The rusted iron door scraped along the stone floor with an earsplitting sound as McTavish pulled it open wide enough for his thin hide to shimmy through before pushing it shut and throwing the bolt.
“Mum always sends me to wander on easement day.” Christopher hopped from one bare foot to the next, trying to keep warm. He liked McTavish, and followed the stout, dark-haired guard around some days when he’d nothing else to do.
McTavish’s liquid eyes matched the smart dark blue of his uniform. They were touched with pity as he nodded. “Aye, lad. I know.”
“The guards don’t like me around when they bring wood for the fire or fresh tins of food. Mum says I’m in the way.”
The guard’s attention slid down the dank hall lined with iron bars. “They’re finished now,” he mumbled, not quite returning his gaze back to Christopher. “Why don’t ye find yer ma in time for supper?”
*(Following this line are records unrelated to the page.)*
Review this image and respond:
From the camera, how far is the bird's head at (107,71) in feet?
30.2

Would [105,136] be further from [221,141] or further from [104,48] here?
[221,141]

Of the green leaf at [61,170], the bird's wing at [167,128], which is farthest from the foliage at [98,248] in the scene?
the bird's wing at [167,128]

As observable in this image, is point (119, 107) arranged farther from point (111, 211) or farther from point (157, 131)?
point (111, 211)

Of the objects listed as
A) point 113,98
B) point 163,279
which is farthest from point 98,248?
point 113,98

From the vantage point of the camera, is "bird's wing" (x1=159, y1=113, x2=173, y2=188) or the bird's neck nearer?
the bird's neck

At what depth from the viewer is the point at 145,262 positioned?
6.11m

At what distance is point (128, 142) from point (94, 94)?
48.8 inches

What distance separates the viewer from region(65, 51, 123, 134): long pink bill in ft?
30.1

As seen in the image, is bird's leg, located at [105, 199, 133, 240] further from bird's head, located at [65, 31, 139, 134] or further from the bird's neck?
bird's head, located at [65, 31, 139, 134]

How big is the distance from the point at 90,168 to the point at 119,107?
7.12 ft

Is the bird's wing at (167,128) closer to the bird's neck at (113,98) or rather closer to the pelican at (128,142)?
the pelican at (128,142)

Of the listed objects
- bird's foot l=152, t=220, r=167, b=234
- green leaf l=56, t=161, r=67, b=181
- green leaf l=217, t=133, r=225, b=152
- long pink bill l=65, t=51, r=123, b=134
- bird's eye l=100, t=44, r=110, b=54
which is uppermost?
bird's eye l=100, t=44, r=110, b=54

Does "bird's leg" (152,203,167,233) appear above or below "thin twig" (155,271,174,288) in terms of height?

Looking forward to a fire with distinct relish, Christopher skipped up one hall and down another, flattening himself against the wall as two guards sauntered past, one adjusting his belt. Here in Newgate, it was just as important to know which guards to avoid as which prisoners.
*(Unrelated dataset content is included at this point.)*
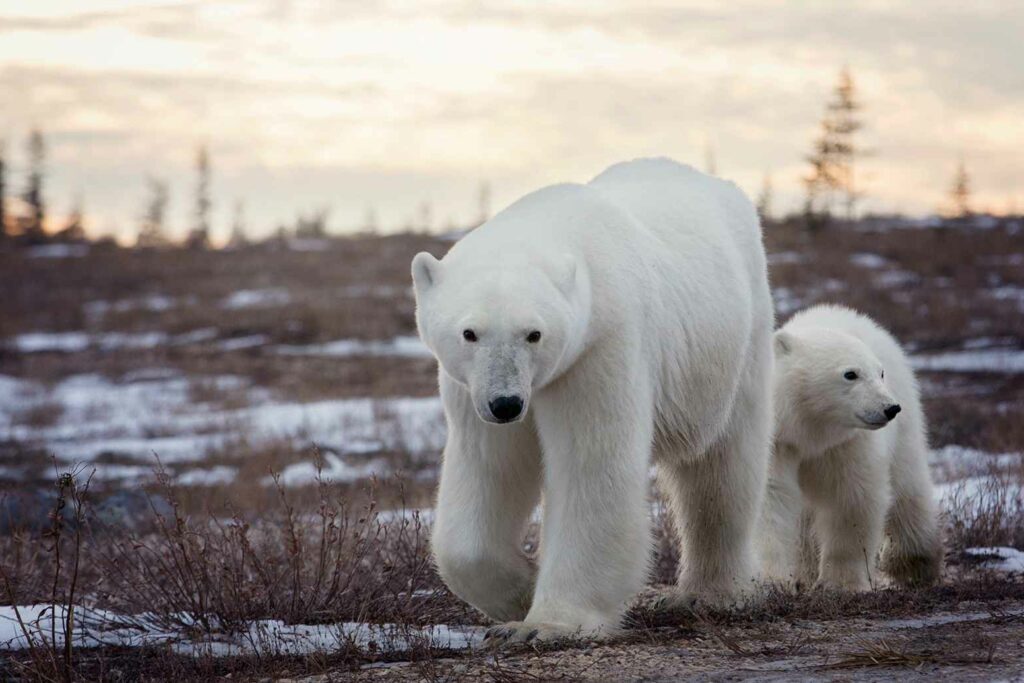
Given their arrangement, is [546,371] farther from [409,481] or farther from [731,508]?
[409,481]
McTavish had been right about Treadwell. The big, golden-haired oaf had cuffed him, shoved him, and caned him more times than he could count over the years.
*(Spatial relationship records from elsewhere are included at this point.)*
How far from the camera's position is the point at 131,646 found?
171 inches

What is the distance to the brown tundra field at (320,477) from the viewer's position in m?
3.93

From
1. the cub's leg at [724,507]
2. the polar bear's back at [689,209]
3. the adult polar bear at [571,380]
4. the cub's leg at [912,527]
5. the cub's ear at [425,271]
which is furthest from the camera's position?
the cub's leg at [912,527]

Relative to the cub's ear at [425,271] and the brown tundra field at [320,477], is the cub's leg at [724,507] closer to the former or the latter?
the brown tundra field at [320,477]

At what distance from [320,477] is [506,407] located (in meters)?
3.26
“Bitch needs to learn a bit of gratitude,” Treadwell muttered to his companion as they passed. “I should let the real brutes loose on ’er, give the quim some perspective. Then she’ll be begging me for a toss.”
“We could throw that freckled bastard of ’ers into hangman’s row, make ’er watch them tear ’im apart,” suggested the other.
In the shadows, Christopher covered his cheeks with his hands and wiped, as though the action could rid him of the offending freckles.
“We keep records of the shackleborn now,” Treadwell spat, using the nickname given to the forgotten waifs born into custody of the prison system. “We’d ’ave to explain why ’e’d gone missing … Besides, it’s not the bastard I’m sore at, it’s the mouthy whore ’e calls a mother.”
Struck with concern, Christopher’s hands dropped from his face to his thudding chest. He stood in the puddle made by his sodden, ill-fitting clothes until the pair turned the corner of the cell hall, before scampering to the end of the women’s block he’d called home for his entire life.
A coal bed glowed beneath the grate that barely passed as a window, and Christine Argent was adding a large log to the fire with trembling hands.
Though it let in the cold in the winter and the unbearable heat in the summer, Christopher and his mother counted themselves lucky to have the opening, no bigger than a porthole, to let air filter through their tiny space. In a place that smelled foul on a mild day, a crosswind was more precious than gold.
“Mum?” Tiptoeing around the open bars, he knelt next to her, the heat from the flames instantly bringing the sting of warmth to his numb limbs.
Her long, curly auburn hair had been brushed and braided this morning; now it hung in tangled ringlets, hiding her bent face from his view.